The needed output is the run of lines below from the one containing "美女穿黑色紧身裤在街头瑜伽, 角度刚刚好, 真人示范你学会了吗?" through the one containing "Shazam App su", copied exactly and free of pictures.

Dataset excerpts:
== Segment start ==

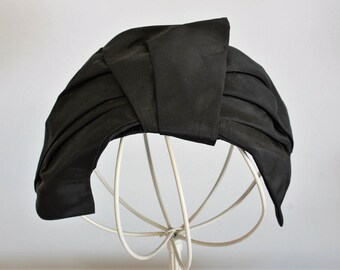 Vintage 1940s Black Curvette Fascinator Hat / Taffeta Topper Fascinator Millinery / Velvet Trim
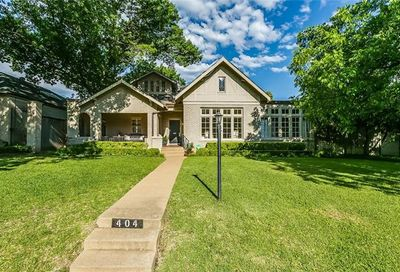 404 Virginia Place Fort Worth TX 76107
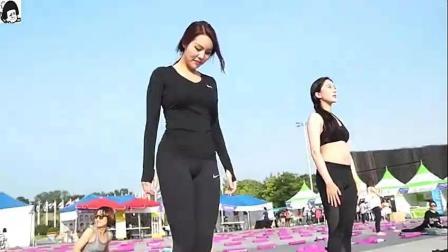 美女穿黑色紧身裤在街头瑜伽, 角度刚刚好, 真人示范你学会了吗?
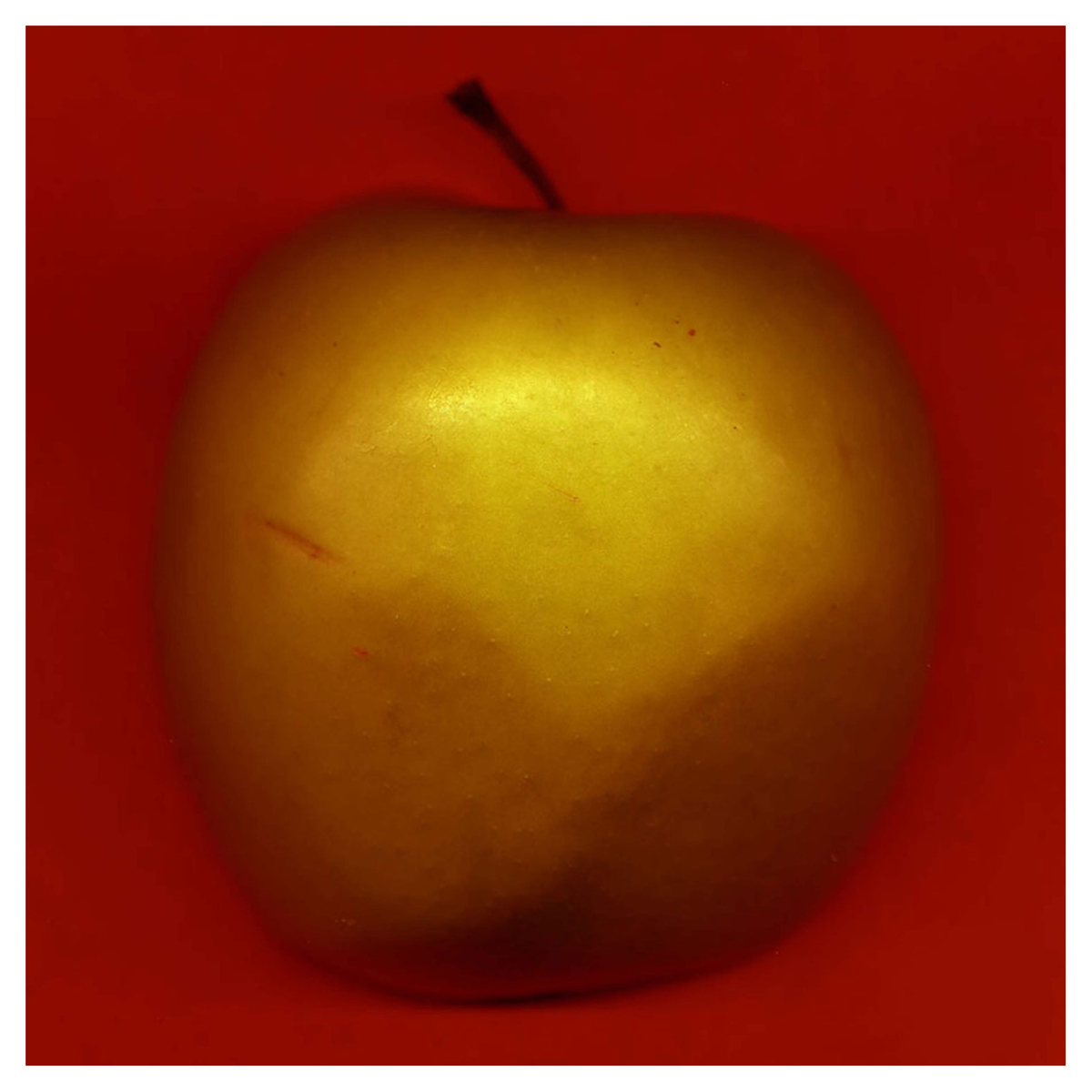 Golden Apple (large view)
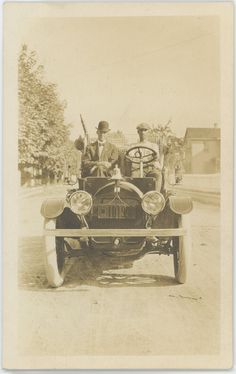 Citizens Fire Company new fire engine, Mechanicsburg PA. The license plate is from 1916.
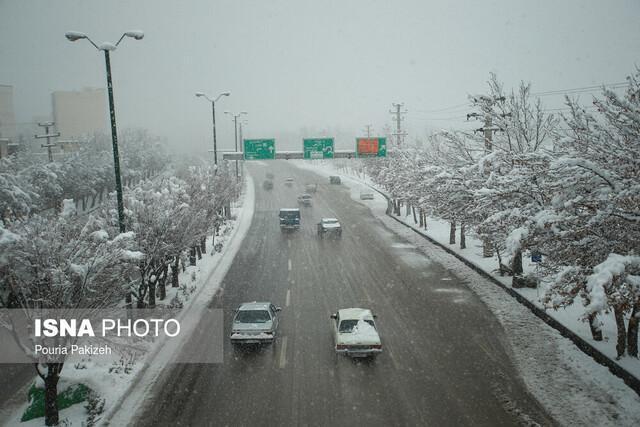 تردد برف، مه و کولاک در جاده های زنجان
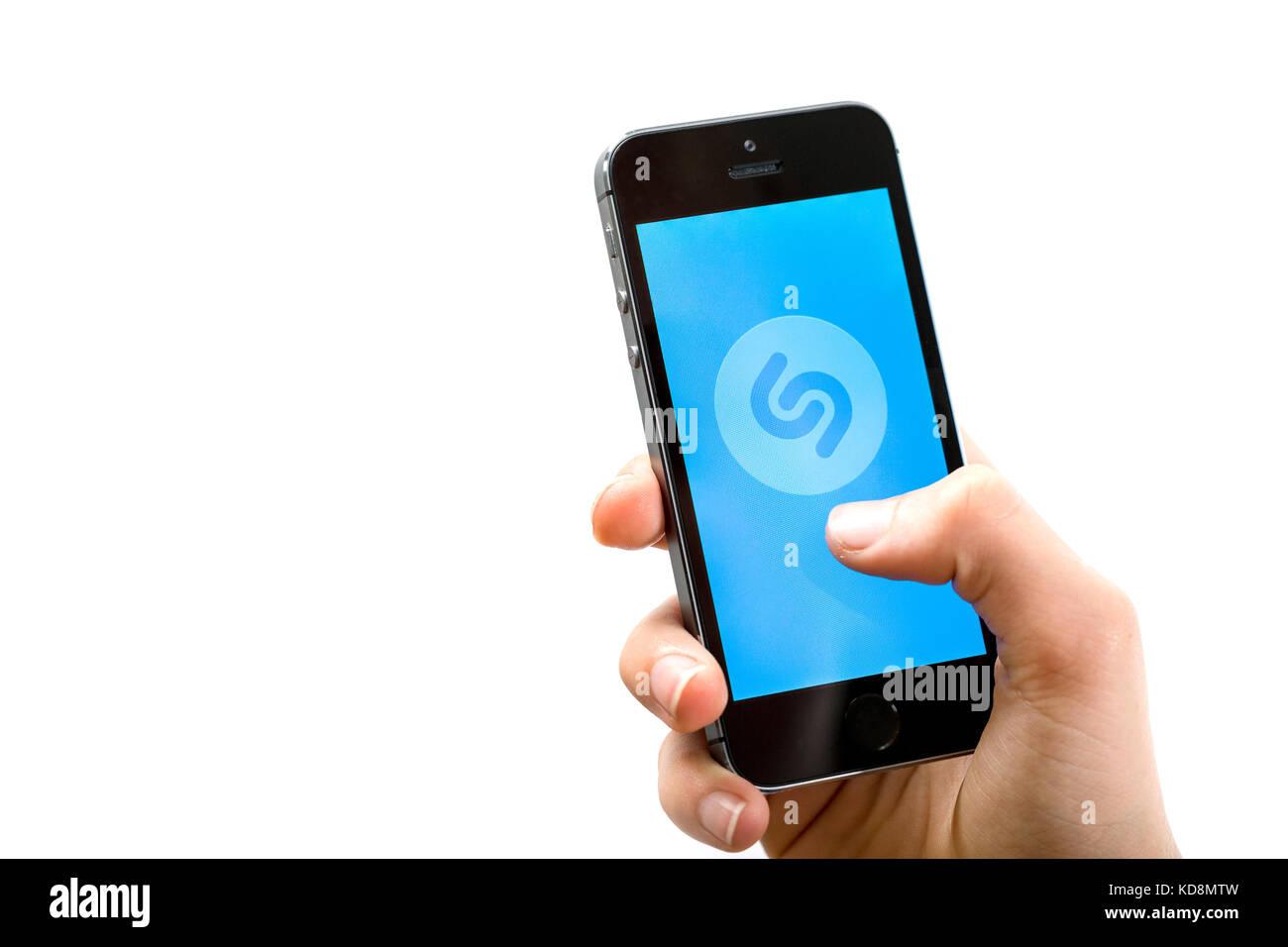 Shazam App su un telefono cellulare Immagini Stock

== Segment end ==
== Segment start ==

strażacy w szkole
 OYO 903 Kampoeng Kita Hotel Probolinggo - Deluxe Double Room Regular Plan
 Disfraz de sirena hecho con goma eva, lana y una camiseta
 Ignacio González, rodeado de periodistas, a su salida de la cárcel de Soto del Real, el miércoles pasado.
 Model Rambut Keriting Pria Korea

== Segment end ==

◆ Task result ◆
 美女穿黑色紧身裤在街头瑜伽, 角度刚刚好, 真人示范你学会了吗?
 Golden Apple (large view)
 Citizens Fire Company new fire engine, Mechanicsburg PA. The license plate is from 1916.
 تردد برف، مه و کولاک در جاده های زنجان
 Shazam App su un telefono cellulare Immagini Stock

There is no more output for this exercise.